## Material shown
.....

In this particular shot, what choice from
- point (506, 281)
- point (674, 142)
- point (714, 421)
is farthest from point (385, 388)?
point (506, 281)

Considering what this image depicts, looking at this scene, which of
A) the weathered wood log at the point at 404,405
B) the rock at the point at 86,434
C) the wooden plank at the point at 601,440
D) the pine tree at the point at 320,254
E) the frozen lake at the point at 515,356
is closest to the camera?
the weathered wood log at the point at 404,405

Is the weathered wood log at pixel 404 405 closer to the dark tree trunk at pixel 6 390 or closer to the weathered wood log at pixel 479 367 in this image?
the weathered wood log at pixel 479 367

.....

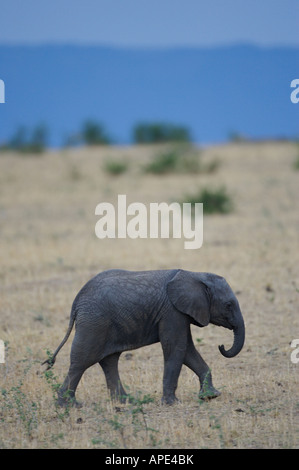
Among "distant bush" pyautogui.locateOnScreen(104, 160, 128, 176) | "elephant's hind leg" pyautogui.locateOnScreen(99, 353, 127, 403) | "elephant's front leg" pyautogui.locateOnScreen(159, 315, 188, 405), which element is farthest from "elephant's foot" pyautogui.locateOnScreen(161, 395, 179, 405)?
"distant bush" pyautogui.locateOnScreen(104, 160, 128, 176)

.....

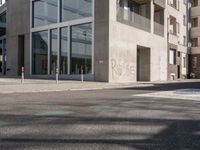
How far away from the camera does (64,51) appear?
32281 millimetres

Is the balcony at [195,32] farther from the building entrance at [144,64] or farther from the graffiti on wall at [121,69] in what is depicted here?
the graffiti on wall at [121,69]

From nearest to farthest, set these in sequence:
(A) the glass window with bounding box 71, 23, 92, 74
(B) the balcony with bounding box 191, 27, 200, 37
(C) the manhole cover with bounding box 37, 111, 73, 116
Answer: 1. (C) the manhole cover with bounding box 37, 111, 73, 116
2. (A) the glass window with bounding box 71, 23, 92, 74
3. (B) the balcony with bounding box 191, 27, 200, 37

.....

## Your objective
Rewrite the part of the data that opens with the line containing "Is the balcony" and closes with the line containing "3. (B) the balcony", replacing "building entrance" with "front door" and leaving everything else unchanged. Return only those lines.

## Result for this exercise
Is the balcony at [195,32] farther from the front door at [144,64] or farther from the graffiti on wall at [121,69] in what is depicted here?
the graffiti on wall at [121,69]

From nearest to farthest, set these in sequence:
(A) the glass window with bounding box 71, 23, 92, 74
(B) the balcony with bounding box 191, 27, 200, 37
(C) the manhole cover with bounding box 37, 111, 73, 116
Answer: 1. (C) the manhole cover with bounding box 37, 111, 73, 116
2. (A) the glass window with bounding box 71, 23, 92, 74
3. (B) the balcony with bounding box 191, 27, 200, 37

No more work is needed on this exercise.